Data extracted from a collection
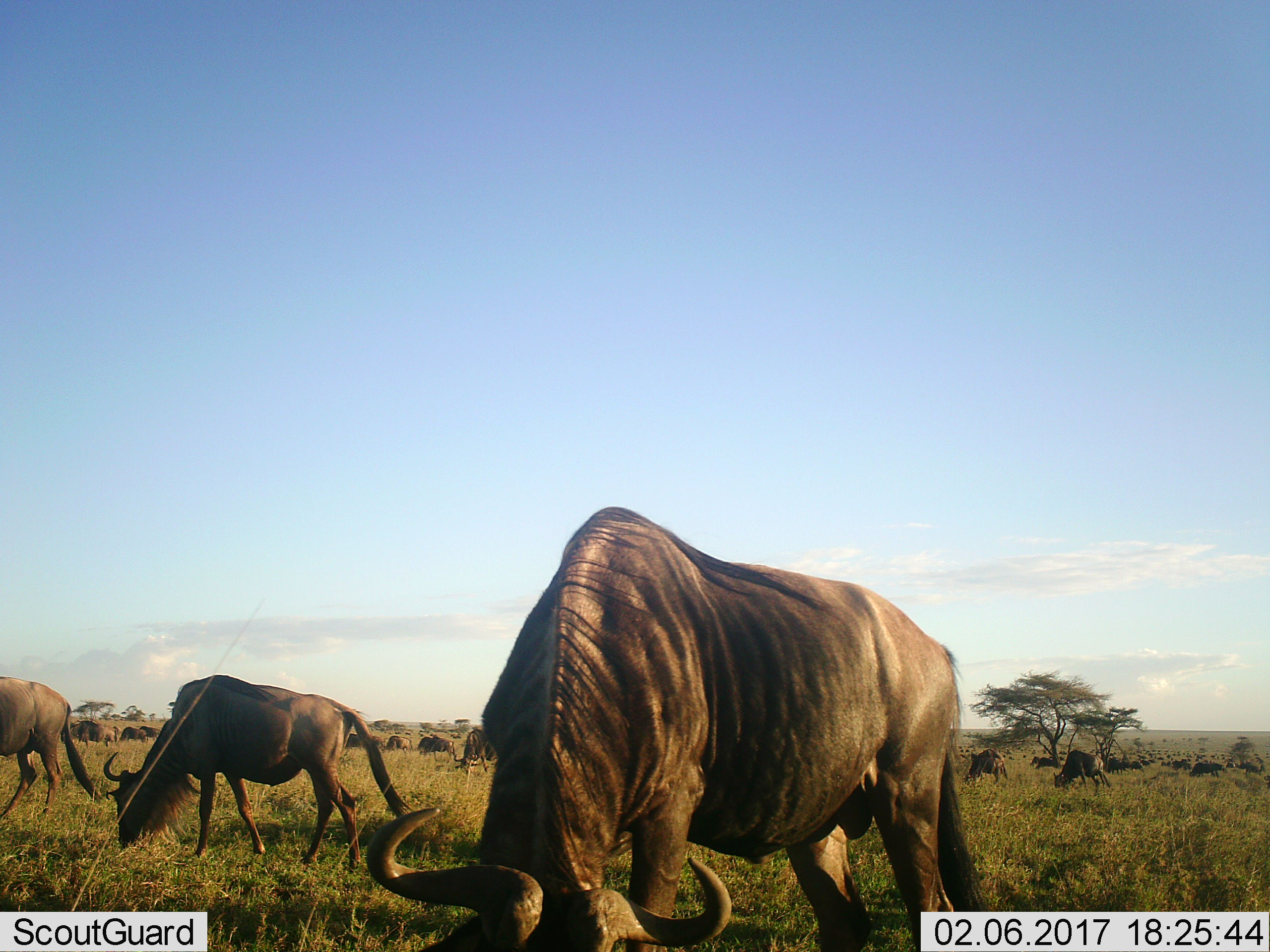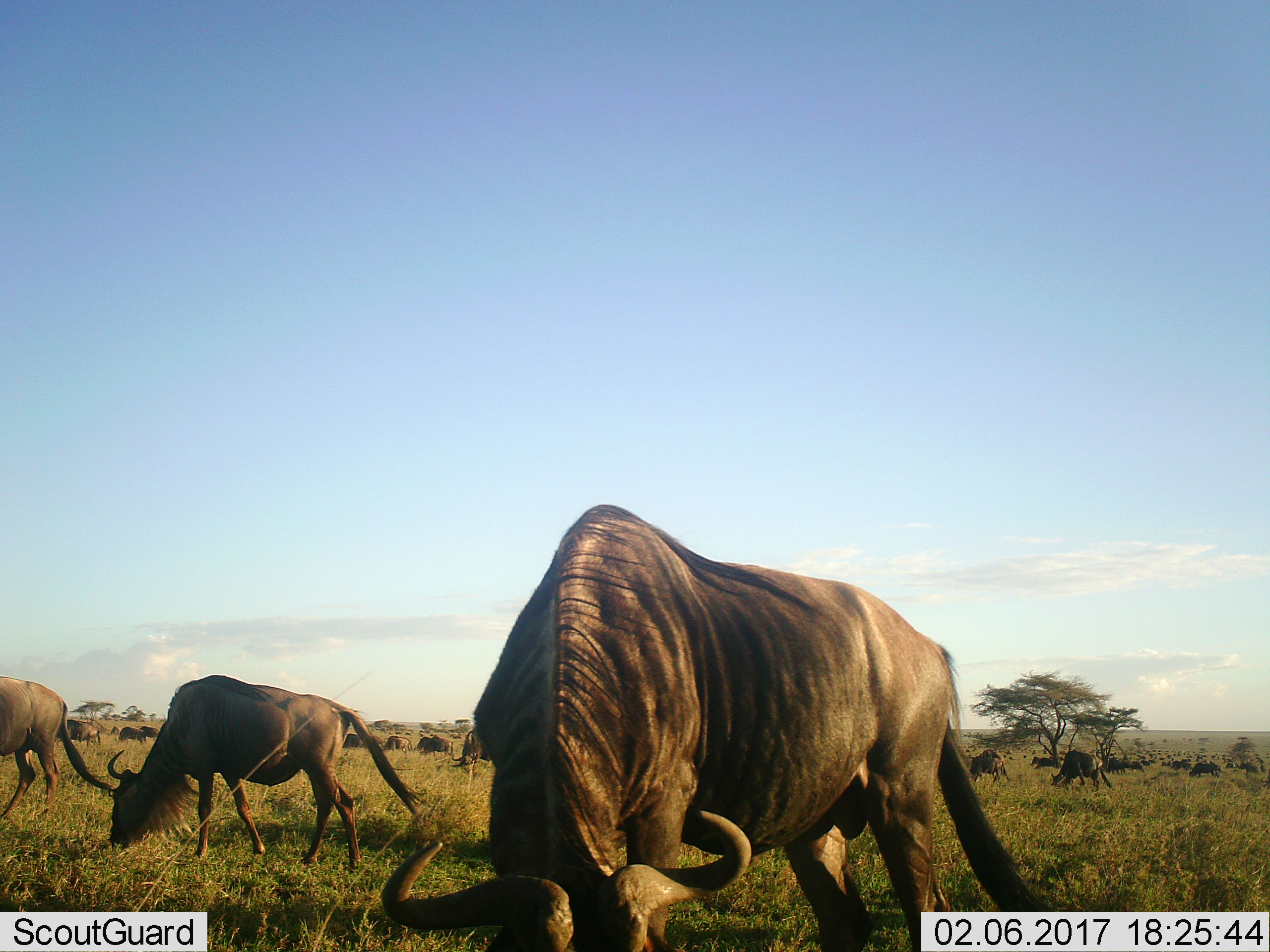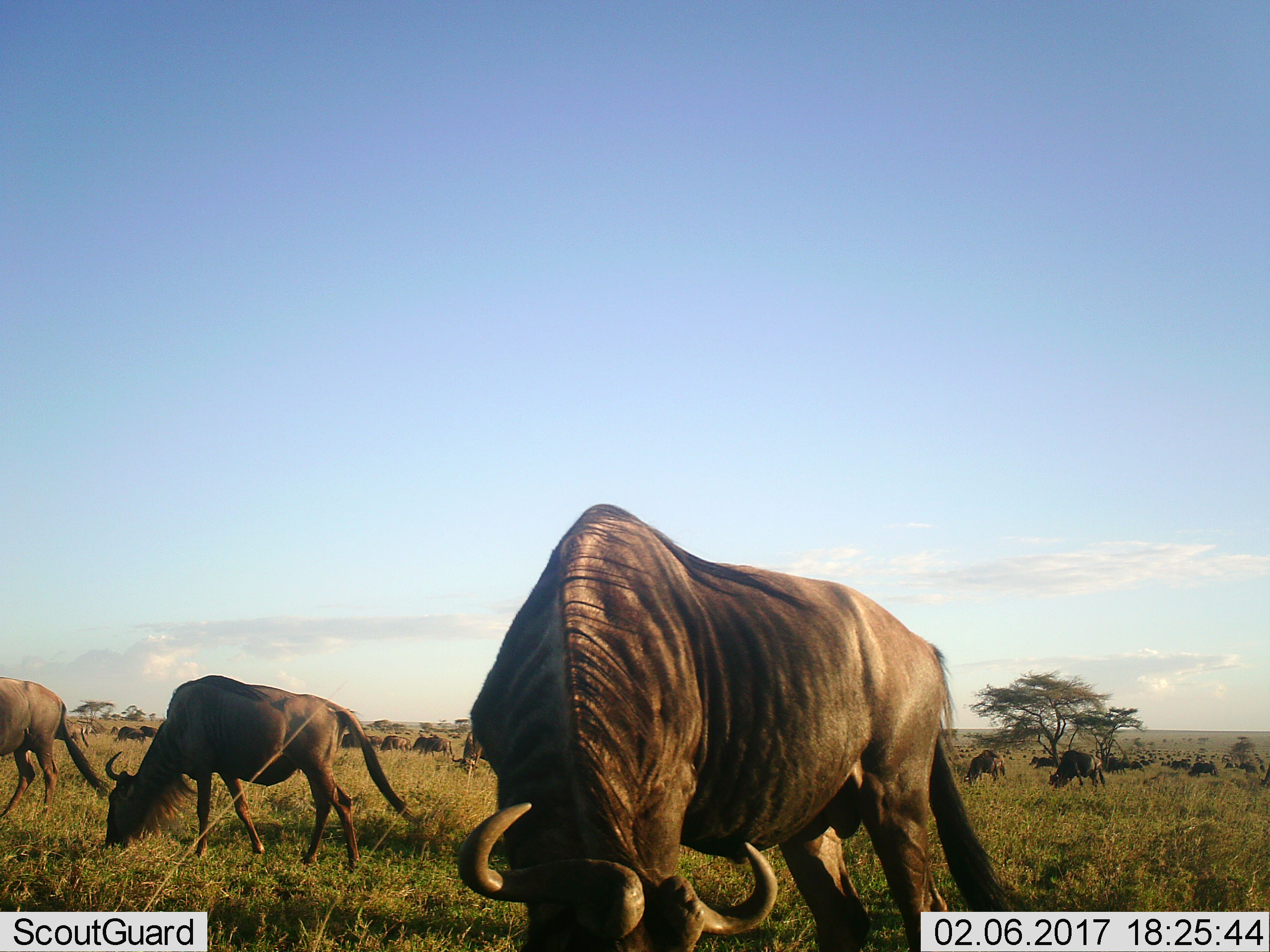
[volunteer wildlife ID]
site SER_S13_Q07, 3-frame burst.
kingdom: Animalia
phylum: Chordata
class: Mammalia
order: Artiodactyla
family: Bovidae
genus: Connochaetes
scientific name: Connochaetes taurinus taurinus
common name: blue wildebeest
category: wildebeestblue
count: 51+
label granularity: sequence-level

» **How to complete this task**
Set down only the lines running from the line with "phylum: Chordata" to the end of the entries above, both included, exactly as they stand.

» **Response to the exercise**
phylum: Chordata
class: Mammalia
order: Artiodactyla
family: Bovidae
genus: Connochaetes
scientific name: Connochaetes taurinus taurinus
common name: blue wildebeest
category: wildebeestblue
count: 51+
label granularity: sequence-level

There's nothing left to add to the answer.